3.  **Maintenance:** How hard it is to update the code.

## 1. Lambda Architecture
The "Classic" approach to Big Data.

### Concept
Lambda architecture divides the system into two distinct layers to handle data:
1.  **Batch Layer (Cold Path):**
    *   Processes all historical data.
    *   High latency, High accuracy.
    *   *Engine Example:* Apache Spark (Batch), Hadoop MapReduce.
2.  **Speed Layer (Hot Path):**
    *   Processes real-time data only.
    *   Low latency, potentially lower accuracy (approximation).
    *   *Engine Example:* Spark Streaming, Storm.
3.  **Serving Layer:** Merges views from both layers for the final query.

### Pros & Cons
| Pros | Cons |
| :--- | :--- |
| **Robust:** Batch layer corrects streaming errors eventually. | **Complexity:** You maintain **two** codebases (Batch logic + Streaming logic). |
| **Reliable:** Good for legacy systems. | **Data Discrepancy:** Logic might differ slightly between layers. |

## 2. Kappa Architecture
The "Modern" approach (and the focus of this course).

### Concept
Kappa architecture simplifies the system by treating **everything as a stream**.
1.  **Single Layer (Speed Layer):**
    *   There is **no** separate batch layer.
    *   Real-time data is processed as it arrives.
    *   Historical data is treated as a "bounded stream" and processed through the *same* engine.

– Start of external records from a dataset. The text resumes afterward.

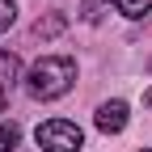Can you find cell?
Segmentation results:
<instances>
[{
  "label": "cell",
  "mask_w": 152,
  "mask_h": 152,
  "mask_svg": "<svg viewBox=\"0 0 152 152\" xmlns=\"http://www.w3.org/2000/svg\"><path fill=\"white\" fill-rule=\"evenodd\" d=\"M72 80H76V59L72 55H42V59L26 72V89L38 102L64 97V93L72 89Z\"/></svg>",
  "instance_id": "1"
},
{
  "label": "cell",
  "mask_w": 152,
  "mask_h": 152,
  "mask_svg": "<svg viewBox=\"0 0 152 152\" xmlns=\"http://www.w3.org/2000/svg\"><path fill=\"white\" fill-rule=\"evenodd\" d=\"M17 55H9V51H0V93H9V85L17 80Z\"/></svg>",
  "instance_id": "4"
},
{
  "label": "cell",
  "mask_w": 152,
  "mask_h": 152,
  "mask_svg": "<svg viewBox=\"0 0 152 152\" xmlns=\"http://www.w3.org/2000/svg\"><path fill=\"white\" fill-rule=\"evenodd\" d=\"M21 144V127L17 123H0V152H13Z\"/></svg>",
  "instance_id": "5"
},
{
  "label": "cell",
  "mask_w": 152,
  "mask_h": 152,
  "mask_svg": "<svg viewBox=\"0 0 152 152\" xmlns=\"http://www.w3.org/2000/svg\"><path fill=\"white\" fill-rule=\"evenodd\" d=\"M144 102H148V110H152V89H148V93H144Z\"/></svg>",
  "instance_id": "9"
},
{
  "label": "cell",
  "mask_w": 152,
  "mask_h": 152,
  "mask_svg": "<svg viewBox=\"0 0 152 152\" xmlns=\"http://www.w3.org/2000/svg\"><path fill=\"white\" fill-rule=\"evenodd\" d=\"M123 127H127V102H106V106H97V131L118 135Z\"/></svg>",
  "instance_id": "3"
},
{
  "label": "cell",
  "mask_w": 152,
  "mask_h": 152,
  "mask_svg": "<svg viewBox=\"0 0 152 152\" xmlns=\"http://www.w3.org/2000/svg\"><path fill=\"white\" fill-rule=\"evenodd\" d=\"M59 30H64V17H51V21H38V26H34L38 38H42V34H59Z\"/></svg>",
  "instance_id": "8"
},
{
  "label": "cell",
  "mask_w": 152,
  "mask_h": 152,
  "mask_svg": "<svg viewBox=\"0 0 152 152\" xmlns=\"http://www.w3.org/2000/svg\"><path fill=\"white\" fill-rule=\"evenodd\" d=\"M114 9L123 17H144V13H152V0H114Z\"/></svg>",
  "instance_id": "6"
},
{
  "label": "cell",
  "mask_w": 152,
  "mask_h": 152,
  "mask_svg": "<svg viewBox=\"0 0 152 152\" xmlns=\"http://www.w3.org/2000/svg\"><path fill=\"white\" fill-rule=\"evenodd\" d=\"M140 152H152V148H140Z\"/></svg>",
  "instance_id": "11"
},
{
  "label": "cell",
  "mask_w": 152,
  "mask_h": 152,
  "mask_svg": "<svg viewBox=\"0 0 152 152\" xmlns=\"http://www.w3.org/2000/svg\"><path fill=\"white\" fill-rule=\"evenodd\" d=\"M0 106H4V93H0Z\"/></svg>",
  "instance_id": "10"
},
{
  "label": "cell",
  "mask_w": 152,
  "mask_h": 152,
  "mask_svg": "<svg viewBox=\"0 0 152 152\" xmlns=\"http://www.w3.org/2000/svg\"><path fill=\"white\" fill-rule=\"evenodd\" d=\"M34 140H38V148H42V152H80L85 131L76 127L72 118H47V123H38Z\"/></svg>",
  "instance_id": "2"
},
{
  "label": "cell",
  "mask_w": 152,
  "mask_h": 152,
  "mask_svg": "<svg viewBox=\"0 0 152 152\" xmlns=\"http://www.w3.org/2000/svg\"><path fill=\"white\" fill-rule=\"evenodd\" d=\"M13 21H17V4H13V0H0V34H4Z\"/></svg>",
  "instance_id": "7"
}]
</instances>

### How Spark Enables Kappa
Spark Structured Streaming uses a **Unified API**. The code to process a batch file is almost identical to the code for a real-time stream. This makes implementing Kappa architecture very natural in Spark.

### Pros & Cons
| Pros | Cons |
| :--- | :--- |
| **Simplicity:** One codebase to maintain. | **Complexity in Reprocessing:** Replaying history requires resetting the stream offset. |
| **Consistency:** Same logic applied to historic and real-time data. | **Out-of-Order Data:** Requires handling "Late Data" (solved by Watermarking). |

## 3. Comparison & Strategy

| Feature | Lambda | Kappa |
| :--- | :--- | :--- |
| **Pipelines** | Two (Batch + Stream) | One (Stream only) |
| **Code Duplication** | High | None |
| **Use Case** | Complex Historical corrections | Modern Streaming ETL |

### Our Approach:
In this course, we lean towards **Kappa Architecture**.
*   We write code that handles data as a stream.
*   We will learn to handle the challenges of Kappa (like **Out-of-Order data**) using **Watermarking** in upcoming modules.

In [None]:
from pyspark.sql import SparkSession

# This cell demonstrates how Spark supports Kappa Architecture through Unified API.
# The logic remains exactly the same, only the input method changes.

spark = SparkSession.builder.appName("Architecture_Demo").getOrCreate()

# --- Hypothetical Code Structure ---

def process_data(df):
    """
    This transformation logic applies to BOTH Batch and Stream.
    This is the core of Kappa Architecture: Write Once, Run Anywhere.
    """
    return df.groupBy("value").count()

# 1. Batch Read (Lambda Cold Path)
# df_batch = spark.read.text("path/to/history")
# final_batch = process_data(df_batch)

# 2. Streaming Read (Kappa / Lambda Hot Path)
# df_stream = spark.readStream.format("socket")...
# final_stream = process_data(df_stream)

print("Spark's DataFrame API unifies Batch and Streaming, enabling Kappa Architecture.")